The current environment around 97L remains rather favorable, with anticyclonic wind flow aloft, and a deep moisture field from the surface to 700mb. The main impediment to development remains the system’s elongated structure, being exacerbated now by interaction with another low pressure system to the ESE that is closing distance with 97L. As the system moves westward, development, if any, is expected to be slow, as the system will take time to consolidate, and the central Caribbean trade winds tend to cause low-level divergence and hostile conditions for tropical waves. Potential interaction with Hispaniola and Cuba may also hamper development. However, if 97L can consolidate over open water north or south of the big islands, the environment will become mostly favorable for development of a tropical cyclone late this week and possibly into next week once the system gets farther west and north. With a disturbance this large, we are in a bit of a wait and see game to see if it consolidates, and if so, where and when.
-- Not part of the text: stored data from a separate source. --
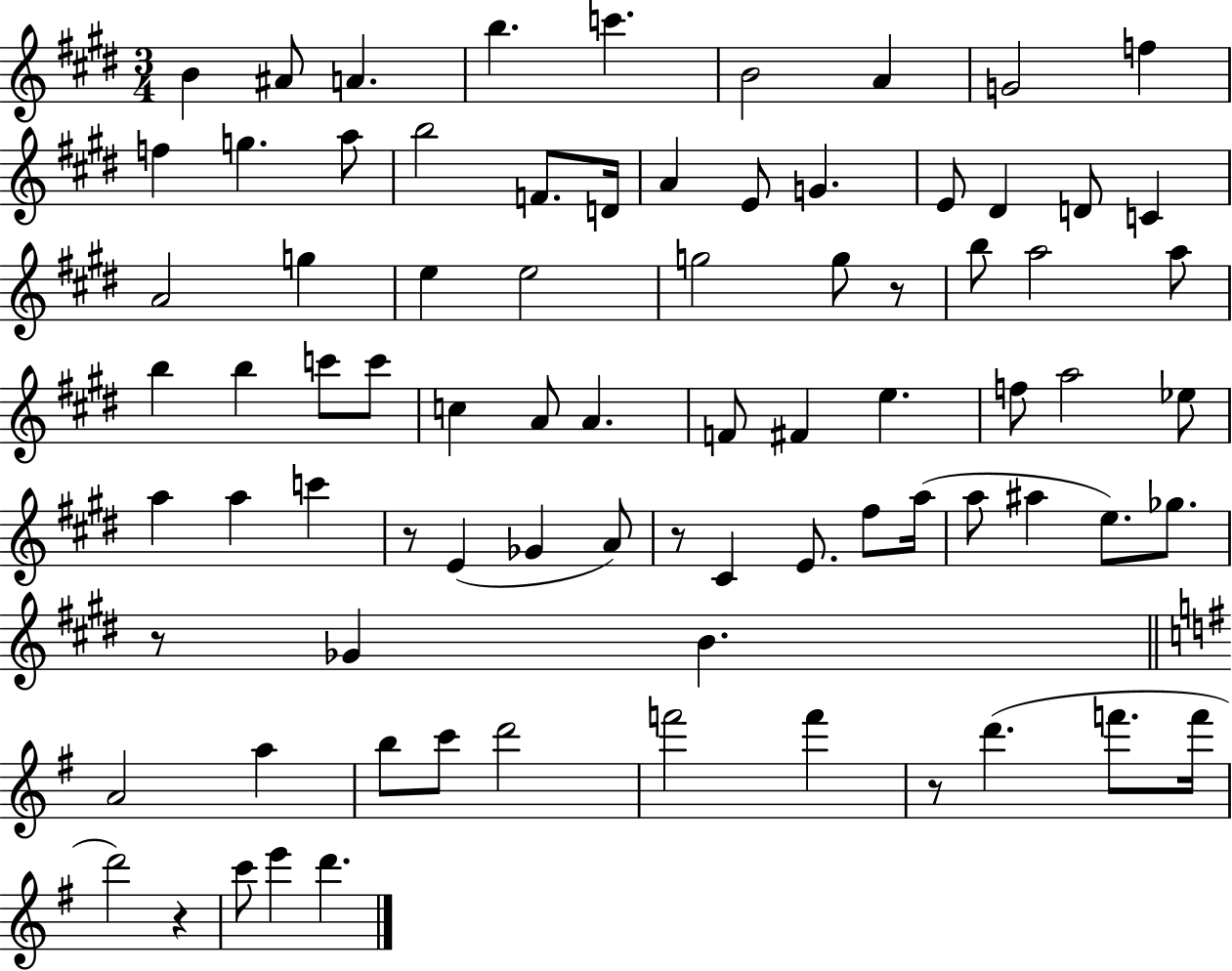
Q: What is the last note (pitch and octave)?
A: D6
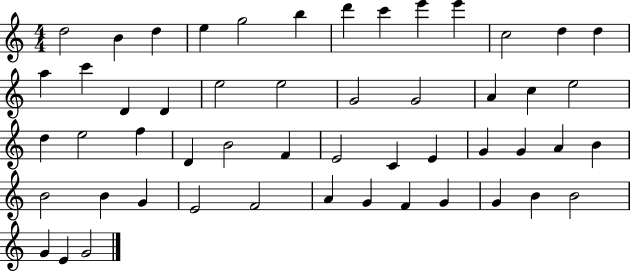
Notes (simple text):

D5/h B4/q D5/q E5/q G5/h B5/q D6/q C6/q E6/q E6/q C5/h D5/q D5/q A5/q C6/q D4/q D4/q E5/h E5/h G4/h G4/h A4/q C5/q E5/h D5/q E5/h F5/q D4/q B4/h F4/q E4/h C4/q E4/q G4/q G4/q A4/q B4/q B4/h B4/q G4/q E4/h F4/h A4/q G4/q F4/q G4/q G4/q B4/q B4/h G4/q E4/q G4/h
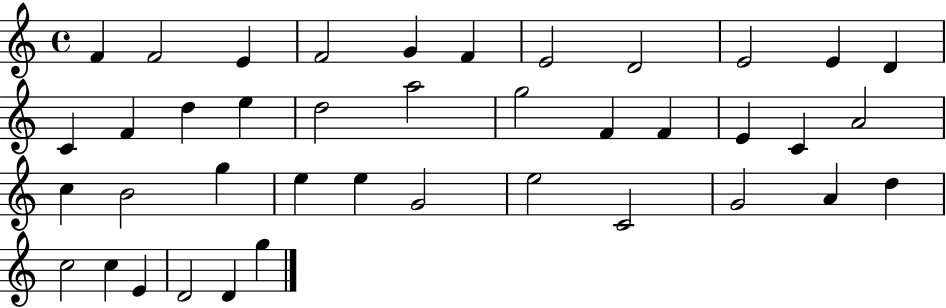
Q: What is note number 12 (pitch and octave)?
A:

Elsewhere, a tropical wave moving across central America into the western Gulf of Mexico will be monitored for potential development in an unstable atmosphere. For now, no computer models show significant development. A tropical wave is forecasted by most of the global models to develop off of Africa in about a week from now. This will be discussed more once the timetable gets closer.


10 comments

   

Comments

  • stefanie says:

    Thanks Levi. 🙂

  • Kim says:

    Thanks Levi!!

  • Brandon says:

    Thanks Levi

  • Mike says:

    Great Video Levi!

    Do you think that there is any chance that with a system that has provided this much uncertainty thus far, if it does develop, could be any threat to the gulf coast, or the US coast at all? It seems that the general consensus seems to be that in a few days it will curve to a more northerly direction, but i know that with systems that have yet to develop it can be tricky to predict, especially when there is no aircraft data on it yet.

    • Levi says:

      It is definitely within the realm of possibility that the US could see weather from this system down the road, but that is a long way away.

  • jrrp says:

    nice video

  • Matt says:

    Love these updates! you should do one every day!

  • CapeFearCaner says:

    Thanks Levi, it will be interesting to see if it can find a way to make it across the high mountainous terrain of Hispaniola without being shredded to pieces. If it can, I think it has a shot at developing into something of significance.

  • rod bertelsen says:

    Best to you. Been tuned into your analyses for years. Thoughtful, well presented; sometime wrong in hindsight; sometimes brilliant. Getting a slow moving system like 97L into a good prediction is one of the most challenging a met could ever have. again – best to you.